N° 1150 | Le 30 octobre 2014 | Jacques Trémintin | Critiques de livres (accès libre)
L’envers du décor • Brève histoire d’une directrice de maison d’enfants
Frédérique Roux et Olivier Chatanay
Voilà un document rare qui intéressera le lecteur curieux de connaître ce qui se passe côté cour, derrière le rideau. S’il est bien un registre particulièrement respecté par les cadres en général -et les membres des directions en particulier- dans le secteur médico-socio-éducatif comme ailleurs, c’est celui de la loyauté envers leur employeur et la discrétion sur tout ce qu’ils peuvent connaître des turpitudes et autres dysfonctionnements, durant leur fonction. Rien ne doit transparaître, le linge sale devant se laver en interne, en petit comité, sans que ni les tutelles, ni les salariés n’en sachent rien.
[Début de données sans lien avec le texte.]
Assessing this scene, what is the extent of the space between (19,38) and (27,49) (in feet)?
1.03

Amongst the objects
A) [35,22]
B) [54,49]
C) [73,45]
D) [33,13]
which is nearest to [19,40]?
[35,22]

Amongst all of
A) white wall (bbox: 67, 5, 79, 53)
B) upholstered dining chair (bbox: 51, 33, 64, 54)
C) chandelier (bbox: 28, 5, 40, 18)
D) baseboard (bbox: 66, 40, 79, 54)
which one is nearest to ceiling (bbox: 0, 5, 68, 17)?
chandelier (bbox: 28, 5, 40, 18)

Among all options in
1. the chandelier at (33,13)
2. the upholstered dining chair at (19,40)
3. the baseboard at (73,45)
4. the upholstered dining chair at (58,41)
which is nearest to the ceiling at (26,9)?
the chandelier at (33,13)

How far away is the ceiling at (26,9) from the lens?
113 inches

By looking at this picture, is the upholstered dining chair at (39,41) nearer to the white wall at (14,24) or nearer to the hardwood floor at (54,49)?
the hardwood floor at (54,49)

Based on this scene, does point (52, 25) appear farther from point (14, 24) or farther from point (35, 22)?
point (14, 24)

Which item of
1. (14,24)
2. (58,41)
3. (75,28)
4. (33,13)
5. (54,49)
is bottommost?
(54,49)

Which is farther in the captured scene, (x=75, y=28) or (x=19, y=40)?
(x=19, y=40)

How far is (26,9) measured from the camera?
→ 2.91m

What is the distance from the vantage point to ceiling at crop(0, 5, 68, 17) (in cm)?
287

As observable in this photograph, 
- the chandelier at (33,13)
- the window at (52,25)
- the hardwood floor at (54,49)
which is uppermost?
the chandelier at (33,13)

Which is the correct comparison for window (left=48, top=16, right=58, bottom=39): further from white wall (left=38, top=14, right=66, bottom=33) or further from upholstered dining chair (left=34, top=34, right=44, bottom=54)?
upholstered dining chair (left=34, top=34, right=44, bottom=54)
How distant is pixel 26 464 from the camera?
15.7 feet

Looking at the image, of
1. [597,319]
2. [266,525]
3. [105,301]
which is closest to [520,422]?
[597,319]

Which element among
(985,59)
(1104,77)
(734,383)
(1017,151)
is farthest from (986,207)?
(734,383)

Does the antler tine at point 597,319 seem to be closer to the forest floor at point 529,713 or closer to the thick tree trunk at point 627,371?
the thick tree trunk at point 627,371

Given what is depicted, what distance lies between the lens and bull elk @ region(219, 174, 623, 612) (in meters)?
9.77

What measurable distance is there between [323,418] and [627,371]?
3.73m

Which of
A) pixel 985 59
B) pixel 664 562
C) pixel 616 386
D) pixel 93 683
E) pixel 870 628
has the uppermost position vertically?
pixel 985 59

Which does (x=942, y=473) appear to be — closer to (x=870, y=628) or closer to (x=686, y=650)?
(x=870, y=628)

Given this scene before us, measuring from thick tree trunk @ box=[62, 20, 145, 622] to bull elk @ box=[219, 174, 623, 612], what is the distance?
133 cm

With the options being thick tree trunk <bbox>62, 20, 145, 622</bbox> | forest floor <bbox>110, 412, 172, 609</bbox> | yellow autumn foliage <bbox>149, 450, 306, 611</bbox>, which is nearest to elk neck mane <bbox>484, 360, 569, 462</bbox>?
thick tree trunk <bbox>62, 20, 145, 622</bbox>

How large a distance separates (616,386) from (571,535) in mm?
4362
Cette culture du secret confine parfois à l’omerta. Frédérique Roux et Olivier Chatanay ont certes choisi de rompre avec cette règle intangible. Mais, c’est plutôt en faisant un pas de côté. Car ici, pas de règlement de comptes, ni de dénonciation de telle institution ou de tel conseil d’administration.
Non, juste un roman se situant au sein d’une maison d’enfants à caractère social dans lequel le personnage principal, Mathilde Vergeoise, prend le poste de directrice. Ce que nous découvrons, pas à pas, c’est ce qu’elle va y connaître et y vivre. C’est donc bien là une fiction. Mais les faits rapportés sont brossés avec un tel naturalisme qu’on est vite convaincu qu’on a plus à faire à une description réaliste qu’à une fable née de l’imaginaire facétieux d’un romancier. Cette chronique brûle de rapporter les détails d’un récit riche en rebondissements. Ce serait le déflorer. Il suffit d’évoquer la confrontation à un conseil d’administration et à son président tyrannique, ainsi qu’à une institution renfermée sur elle-même ; les relations crispées avec certaines personnalités inscrites depuis des décennies dans la routine de l’établissement et qui freinent toute évolution ; le décalage entre la réalité du terrain et les représentations que peuvent en avoir ceux qui en sont éloignés ; ou encore l’opposition entre les registres de l’efficacité gestionnaire et la pertinence éducative.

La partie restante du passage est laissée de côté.